You don't even need an AI.
This is such a core misunderstanding that Asimov seems to have, and it kind of kills his entire analysis for me.
The assumption is that only some small fraction of a fraction of the people who could be surveilled at any time are being surveilled.
The crux of the thing is that everyone COULD be under surveillance at any time, so in effect everyone must behave as if they are being observed because they do not know they are not.

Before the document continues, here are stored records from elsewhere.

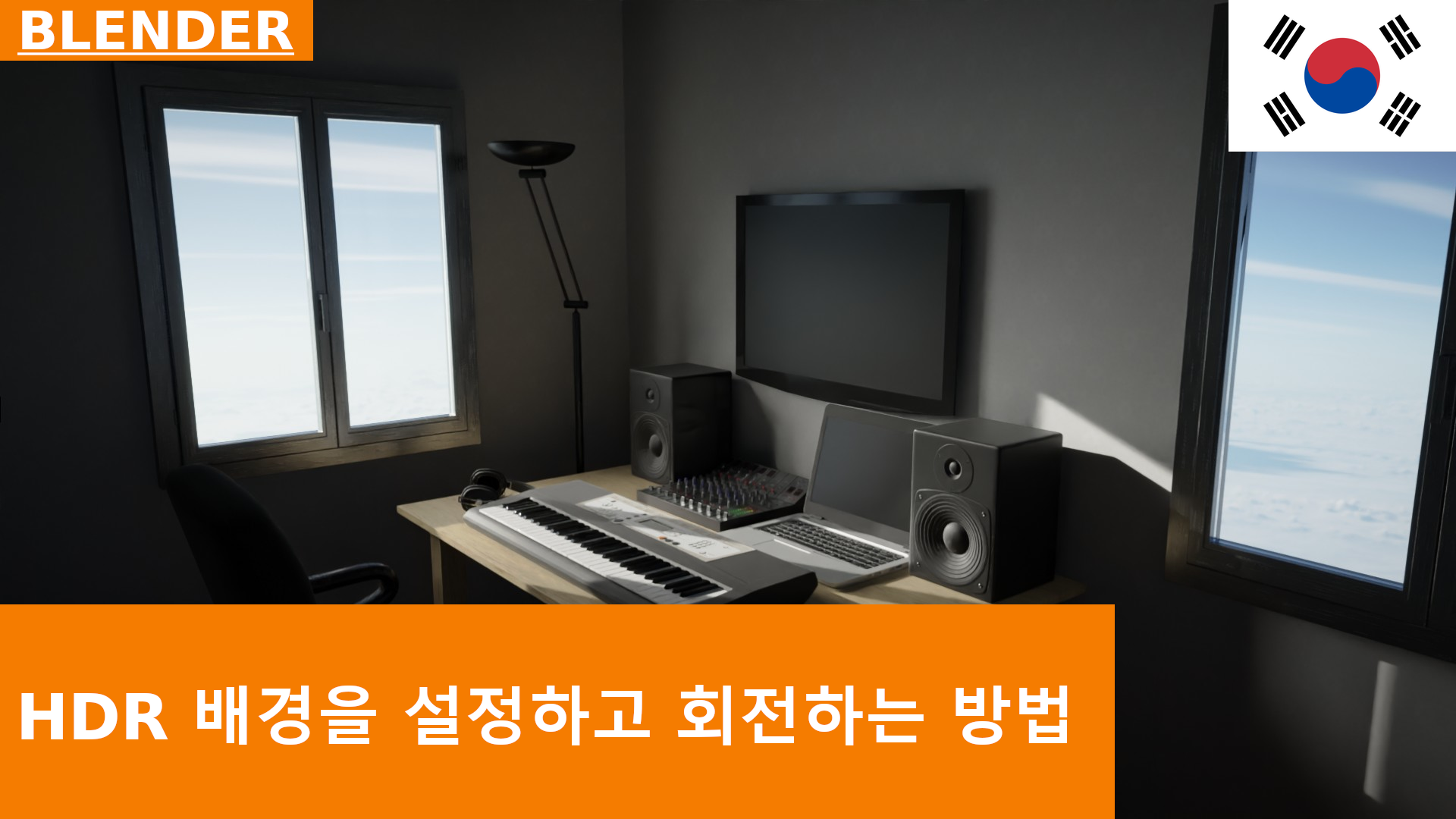 BLENDER 튜토리얼 - World Background로 HDR 이미지 설정 및 회전하기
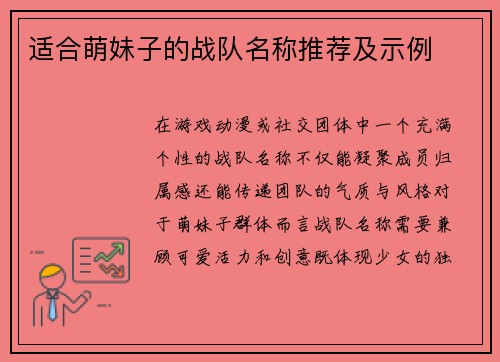 适合萌妹子的战队名称推荐及示例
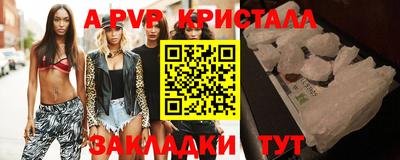 ALPHA-PVP Бугуруслан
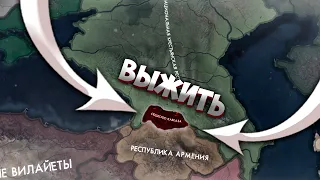 ВЫЖИТЬ ЗА КАВКАЗ В HOI4: Red Flood - Кавказ Северянина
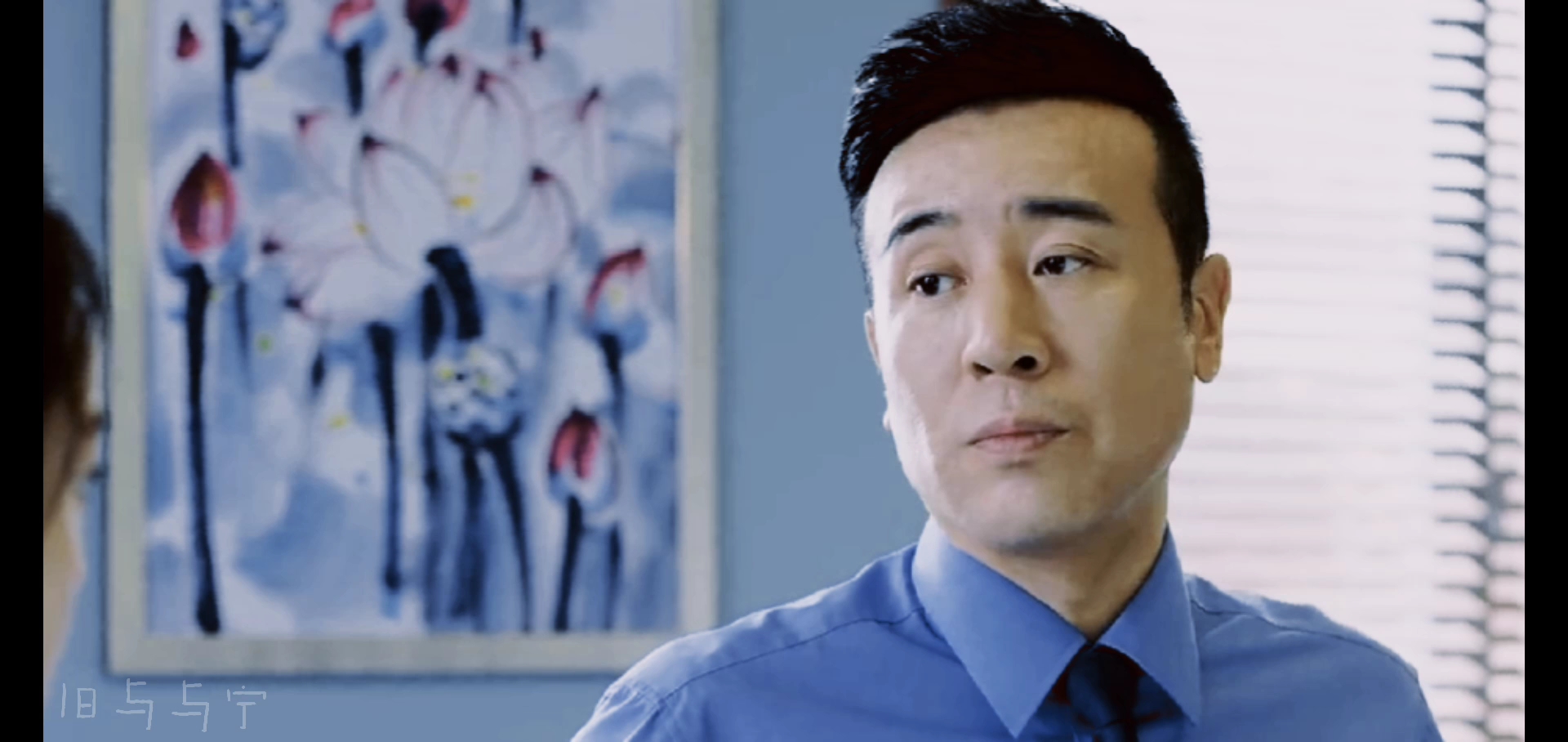 决胜法庭‖高剑-于和伟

Fully agree with how it seems Asimov has misunderstood something, or perhaps been myopic about seeing the world of 1984 with commitment .. another thing that killed his analysis for me was that he didn’t seem to understand the immensely dire conditions of 1984, vis a vis low quality razors, etc., nor that the sociological aspects he implies as banal (implying orwells disregard for proles) were as a consequence of years of brutal war. Asimov didn’t seem to want to scratch deeper into 1984 - he was, I believe, more responding to the world of 1980, which was after all an entirely different yet strikingly similar world to the novel, kind of like political parties.
I have respect for both authors, but for sure I’d rather have a drink and share a sausage with Orwell at a party than wall-flower with the collective absorbing Asimovs rants didactic. Pretty sure the gin’d be cheap anyway.
No it's a core misunderstanding of the commenters (and AI ads placement). The quote is biased because it miss the next part of Asimov's essay.
> Orwell was unable to conceive of computers or robots, or he would have placed everyone under non-human surveillance. Our own computers to some extent do this in the IRS, in credit files, and so on, but that does not take us towards 1984, except in fevered imaginations. Computers and tyranny do not necessarily go hand in hand. Tyrannies have worked very well without computers (consider the Nazis) and the most computerised nations in today's world are also the least tyrannical.
Ok for that last sentence guess we'll have to check if what was true in 1980 still is in 2020's.
Indeed, this is such a central point that it's made clear in the first chapter:
The telescreen received and transmitted simultaneously. Any sound that Winston made, above the level of a very low whisper, would be picked up by it, moreover, so long as he remained within the field of vision which the metal plaque commanded, he could be seen as well as heard. There was of course no way of knowing whether you were being watched at any given moment. How often, or on what system, the Thought Police plugged in on any individual wire was guesswork. It was even conceivable that they watched everybody all the time. But at any rate they could plug in your wire whenever they wanted to. You had to live--did live, from habit that became instinct--in the assumption that every sound you made was overheard, and, except in darkness, every movement scrutinized.
Remarkable that Asimov could overlook this.